I want to use column names for an assignment by reference (:=) within a data.table. The function called is doing some calculation per row over several columns. I use the current development version of data.table (v1.9.7), which makes the parameter "with=TRUE" unnecessary.
A running minimal example with explicit variable names is:
DT <- data.table(a = 1:10, b = seq(2, 20, 2), c = seq(5, 50, 5))
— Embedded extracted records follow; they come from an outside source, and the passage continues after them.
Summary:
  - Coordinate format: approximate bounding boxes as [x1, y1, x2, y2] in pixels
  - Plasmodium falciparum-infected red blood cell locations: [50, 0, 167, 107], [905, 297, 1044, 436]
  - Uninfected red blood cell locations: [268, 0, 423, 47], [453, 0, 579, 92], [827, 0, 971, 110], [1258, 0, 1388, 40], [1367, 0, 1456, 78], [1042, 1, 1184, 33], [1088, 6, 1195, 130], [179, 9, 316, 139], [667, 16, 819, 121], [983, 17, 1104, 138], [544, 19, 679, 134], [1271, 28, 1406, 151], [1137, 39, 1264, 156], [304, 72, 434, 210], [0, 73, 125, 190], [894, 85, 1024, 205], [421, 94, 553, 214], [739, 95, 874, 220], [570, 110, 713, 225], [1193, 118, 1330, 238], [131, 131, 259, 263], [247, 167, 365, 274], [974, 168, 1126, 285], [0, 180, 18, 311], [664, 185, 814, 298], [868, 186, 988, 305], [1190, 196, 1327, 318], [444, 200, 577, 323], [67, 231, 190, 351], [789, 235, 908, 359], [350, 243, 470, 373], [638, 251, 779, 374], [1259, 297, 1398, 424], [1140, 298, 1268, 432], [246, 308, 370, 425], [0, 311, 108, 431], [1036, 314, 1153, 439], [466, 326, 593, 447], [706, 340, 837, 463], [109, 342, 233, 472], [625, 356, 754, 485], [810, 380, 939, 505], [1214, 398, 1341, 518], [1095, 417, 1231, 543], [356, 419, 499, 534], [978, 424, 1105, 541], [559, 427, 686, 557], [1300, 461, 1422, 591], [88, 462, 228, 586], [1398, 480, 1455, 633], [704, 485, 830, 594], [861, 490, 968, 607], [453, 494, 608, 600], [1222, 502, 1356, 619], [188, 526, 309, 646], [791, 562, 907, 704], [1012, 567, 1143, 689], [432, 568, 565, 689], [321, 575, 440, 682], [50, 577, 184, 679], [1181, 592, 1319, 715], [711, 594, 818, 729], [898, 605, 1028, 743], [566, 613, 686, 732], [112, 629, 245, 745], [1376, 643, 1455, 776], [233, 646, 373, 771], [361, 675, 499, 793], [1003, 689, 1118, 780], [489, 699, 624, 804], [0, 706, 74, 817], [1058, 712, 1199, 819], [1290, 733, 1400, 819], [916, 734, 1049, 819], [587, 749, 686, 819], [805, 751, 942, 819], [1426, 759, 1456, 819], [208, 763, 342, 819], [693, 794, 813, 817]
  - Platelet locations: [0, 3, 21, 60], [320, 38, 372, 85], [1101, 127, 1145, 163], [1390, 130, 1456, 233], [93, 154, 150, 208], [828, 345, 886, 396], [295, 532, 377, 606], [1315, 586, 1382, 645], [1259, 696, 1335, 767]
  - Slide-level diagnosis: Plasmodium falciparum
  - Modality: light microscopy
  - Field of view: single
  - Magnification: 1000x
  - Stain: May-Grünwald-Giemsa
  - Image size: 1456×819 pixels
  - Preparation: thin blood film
DT[, out := sum(a, b), by = 1:nrow(DT)]
But if I have a lot of columns and I call the function with a single variable containing the (selected) column names, the code fails:
DT <- data.table(a = 1:10, b = seq(2, 20, 2))
col <- colnames(DT)
DT[, out := sum(col), by = 1:nrow(DT)]
EDIT:
David Arenburg's answer DT[, out := Reduce(
+, .SD), .SDcols = col]
works for this specific case. But I do not really understand how this approach can be applied to another function call. I wrote the following function to test:
myfun <- function(x, y, ...){
in.tmp1 <- x
in.tmp2 <- c(y, ...)
out.tmp <- in.tmp1 + mean(in.tmp2)
return(out.tmp)
}
Again, writing explicitly the column names the following approach works:
DT <- data.table(a = 1:10, b = seq(2, 20, 2), c = seq(5, 50, 5))
DT[, out := myfun(a,b,c), by = 1:nrow(DT)]
But I can't work out a more general solution for a large subset within the data.table specified by their columns names.